Email updates

Keep up to date with the latest news and content from BMC Bioinformatics and BioMed Central.

Open Access Highly Accessed Research article

MotifMap: integrative genome-wide maps of regulatory motif sites for model species

Kenneth Daily12, Vishal R Patel12, Paul Rigor12, Xiaohui Xie12 and Pierre Baldi123*

Author Affiliations

1 Department of Computer Science, University of California Irvine, Irvine, CA 92697 USA

2 Institute for Genomics and Bioinformatics, University of California Irvine, Irvine, CA 92697 USA

3 Department of Developmental and Cell Biology, University of California Irvine, Irvine, CA 92697 USA

For all author emails, please log on.

BMC Bioinformatics 2011, 12:495  doi:10.1186/1471-2105-12-495

Published: 30 December 2011

Abstract

Background

A central challenge of biology is to map and understand gene regulation on a genome-wide scale. For any given genome, only a small fraction of the regulatory elements embedded in the DNA sequence have been characterized, and there is great interest in developing computational methods to systematically map all these elements and understand their relationships. Such computational efforts, however, are significantly hindered by the overwhelming size of non-coding regions and the statistical variability and complex spatial organizations of regulatory elements and interactions. Genome-wide catalogs of regulatory elements for all model species simply do not yet exist.

Results

The MotifMap system uses databases of transcription factor binding motifs, refined genome alignments, and a comparative genomic statistical approach to provide comprehensive maps of candidate regulatory elements encoded in the genomes of model species. The system is used to derive new genome-wide maps for yeast, fly, worm, mouse, and human. The human map contains 519,108 sites for 570 matrices with a False Discovery Rate of 0.1 or less.
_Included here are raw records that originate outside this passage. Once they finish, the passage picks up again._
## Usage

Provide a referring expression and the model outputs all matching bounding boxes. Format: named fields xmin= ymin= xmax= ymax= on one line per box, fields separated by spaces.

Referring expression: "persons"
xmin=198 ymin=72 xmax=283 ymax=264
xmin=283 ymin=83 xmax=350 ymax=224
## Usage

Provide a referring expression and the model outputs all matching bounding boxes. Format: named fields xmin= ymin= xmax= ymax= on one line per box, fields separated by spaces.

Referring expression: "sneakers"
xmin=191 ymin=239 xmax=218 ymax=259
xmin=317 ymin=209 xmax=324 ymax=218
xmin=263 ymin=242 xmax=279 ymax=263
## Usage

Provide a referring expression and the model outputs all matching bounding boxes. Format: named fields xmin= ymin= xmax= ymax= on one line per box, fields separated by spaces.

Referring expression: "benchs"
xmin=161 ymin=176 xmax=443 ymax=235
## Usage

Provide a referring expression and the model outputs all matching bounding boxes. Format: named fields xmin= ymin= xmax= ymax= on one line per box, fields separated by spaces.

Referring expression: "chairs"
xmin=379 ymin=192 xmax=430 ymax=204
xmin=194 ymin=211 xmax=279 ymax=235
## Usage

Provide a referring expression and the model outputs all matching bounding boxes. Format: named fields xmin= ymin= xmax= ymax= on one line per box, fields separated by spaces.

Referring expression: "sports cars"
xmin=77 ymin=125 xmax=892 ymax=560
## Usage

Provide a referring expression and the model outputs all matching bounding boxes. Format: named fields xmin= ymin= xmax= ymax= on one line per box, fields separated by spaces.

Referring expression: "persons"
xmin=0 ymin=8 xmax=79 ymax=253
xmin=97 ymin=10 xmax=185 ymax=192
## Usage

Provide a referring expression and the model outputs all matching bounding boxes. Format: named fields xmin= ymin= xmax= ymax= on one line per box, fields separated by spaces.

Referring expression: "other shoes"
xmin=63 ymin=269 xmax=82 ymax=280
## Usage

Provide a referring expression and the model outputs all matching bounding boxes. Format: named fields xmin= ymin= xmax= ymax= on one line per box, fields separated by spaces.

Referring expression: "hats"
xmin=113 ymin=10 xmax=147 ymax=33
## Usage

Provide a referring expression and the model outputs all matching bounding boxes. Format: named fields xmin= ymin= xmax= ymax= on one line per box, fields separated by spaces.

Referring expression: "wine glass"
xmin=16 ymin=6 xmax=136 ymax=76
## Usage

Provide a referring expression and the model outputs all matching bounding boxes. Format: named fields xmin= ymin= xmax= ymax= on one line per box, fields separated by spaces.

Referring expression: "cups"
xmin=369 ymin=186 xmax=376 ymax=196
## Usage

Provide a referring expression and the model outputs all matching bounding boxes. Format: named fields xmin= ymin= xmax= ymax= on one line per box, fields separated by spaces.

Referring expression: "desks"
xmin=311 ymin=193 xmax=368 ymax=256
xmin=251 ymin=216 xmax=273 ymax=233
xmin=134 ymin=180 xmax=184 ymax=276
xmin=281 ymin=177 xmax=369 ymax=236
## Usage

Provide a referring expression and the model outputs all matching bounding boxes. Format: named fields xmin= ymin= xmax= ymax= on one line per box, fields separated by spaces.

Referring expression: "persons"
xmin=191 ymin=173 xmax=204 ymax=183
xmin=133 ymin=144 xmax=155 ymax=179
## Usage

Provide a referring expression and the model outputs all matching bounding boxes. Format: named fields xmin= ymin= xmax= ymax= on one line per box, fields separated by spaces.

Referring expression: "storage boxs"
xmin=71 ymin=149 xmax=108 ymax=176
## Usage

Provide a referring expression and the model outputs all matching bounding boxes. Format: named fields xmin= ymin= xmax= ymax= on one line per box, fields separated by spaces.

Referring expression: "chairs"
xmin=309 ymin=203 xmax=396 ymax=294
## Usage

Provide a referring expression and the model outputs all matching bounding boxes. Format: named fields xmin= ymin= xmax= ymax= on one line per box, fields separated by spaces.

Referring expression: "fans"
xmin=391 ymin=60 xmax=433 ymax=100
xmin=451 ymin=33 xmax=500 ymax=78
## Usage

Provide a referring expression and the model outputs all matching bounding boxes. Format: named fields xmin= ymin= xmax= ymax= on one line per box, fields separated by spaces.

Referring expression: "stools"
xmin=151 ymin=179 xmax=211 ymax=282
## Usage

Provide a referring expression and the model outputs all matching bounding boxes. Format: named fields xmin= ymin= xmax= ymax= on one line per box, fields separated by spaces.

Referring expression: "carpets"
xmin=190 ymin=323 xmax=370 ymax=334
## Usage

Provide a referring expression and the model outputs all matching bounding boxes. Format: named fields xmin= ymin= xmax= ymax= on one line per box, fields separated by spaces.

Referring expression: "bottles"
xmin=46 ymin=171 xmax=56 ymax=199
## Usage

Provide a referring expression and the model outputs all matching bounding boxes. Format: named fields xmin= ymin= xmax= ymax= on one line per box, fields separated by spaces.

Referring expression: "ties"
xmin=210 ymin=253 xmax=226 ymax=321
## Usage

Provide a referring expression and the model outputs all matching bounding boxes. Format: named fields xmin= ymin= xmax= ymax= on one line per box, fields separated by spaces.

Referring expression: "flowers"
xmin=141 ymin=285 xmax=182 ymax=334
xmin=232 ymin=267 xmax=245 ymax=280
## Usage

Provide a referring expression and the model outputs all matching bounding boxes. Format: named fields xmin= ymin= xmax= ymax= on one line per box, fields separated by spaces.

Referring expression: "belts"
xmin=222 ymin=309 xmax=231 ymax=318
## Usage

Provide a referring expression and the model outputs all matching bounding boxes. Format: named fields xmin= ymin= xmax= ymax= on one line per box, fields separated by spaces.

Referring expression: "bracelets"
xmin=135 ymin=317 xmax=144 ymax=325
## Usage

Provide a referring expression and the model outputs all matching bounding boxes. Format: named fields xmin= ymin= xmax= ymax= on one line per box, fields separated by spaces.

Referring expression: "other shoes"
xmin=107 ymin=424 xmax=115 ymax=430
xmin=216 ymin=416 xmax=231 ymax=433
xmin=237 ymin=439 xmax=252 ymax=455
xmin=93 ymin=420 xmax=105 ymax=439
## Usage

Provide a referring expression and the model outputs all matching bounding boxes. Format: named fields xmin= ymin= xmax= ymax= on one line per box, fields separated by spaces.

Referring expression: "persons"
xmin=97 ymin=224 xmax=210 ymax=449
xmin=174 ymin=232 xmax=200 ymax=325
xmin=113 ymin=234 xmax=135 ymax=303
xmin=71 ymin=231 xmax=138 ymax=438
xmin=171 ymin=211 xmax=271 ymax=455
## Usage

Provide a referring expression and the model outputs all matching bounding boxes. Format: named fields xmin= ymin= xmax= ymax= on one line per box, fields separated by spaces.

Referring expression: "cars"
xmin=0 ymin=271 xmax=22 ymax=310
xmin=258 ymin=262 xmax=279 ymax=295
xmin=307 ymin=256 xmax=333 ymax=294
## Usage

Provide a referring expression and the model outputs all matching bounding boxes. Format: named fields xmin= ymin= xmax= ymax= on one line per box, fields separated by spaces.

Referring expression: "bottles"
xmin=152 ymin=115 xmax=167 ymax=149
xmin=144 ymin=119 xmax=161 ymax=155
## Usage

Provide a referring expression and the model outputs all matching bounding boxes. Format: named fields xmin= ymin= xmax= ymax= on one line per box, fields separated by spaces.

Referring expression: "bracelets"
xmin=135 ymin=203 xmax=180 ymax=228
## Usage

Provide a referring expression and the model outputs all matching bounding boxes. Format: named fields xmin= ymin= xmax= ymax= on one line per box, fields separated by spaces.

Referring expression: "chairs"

The new maps are assessed in several ways, for instance using high-throughput experimental ChIP-seq data and AUC statistics, providing strong evidence for their accuracy and coverage. The maps can be usefully integrated with many other kinds of omic data and are available at http://motifmap.igb.uci.edu/ webcite.

Conclusions

MotifMap and its integration with other data provide a foundation for analyzing gene regulation on a genome-wide scale, and for automatically generating regulatory pathways and hypotheses. The power of this approach is demonstrated and discussed using the P53 apoptotic pathway and the Gli hedgehog pathways as examples.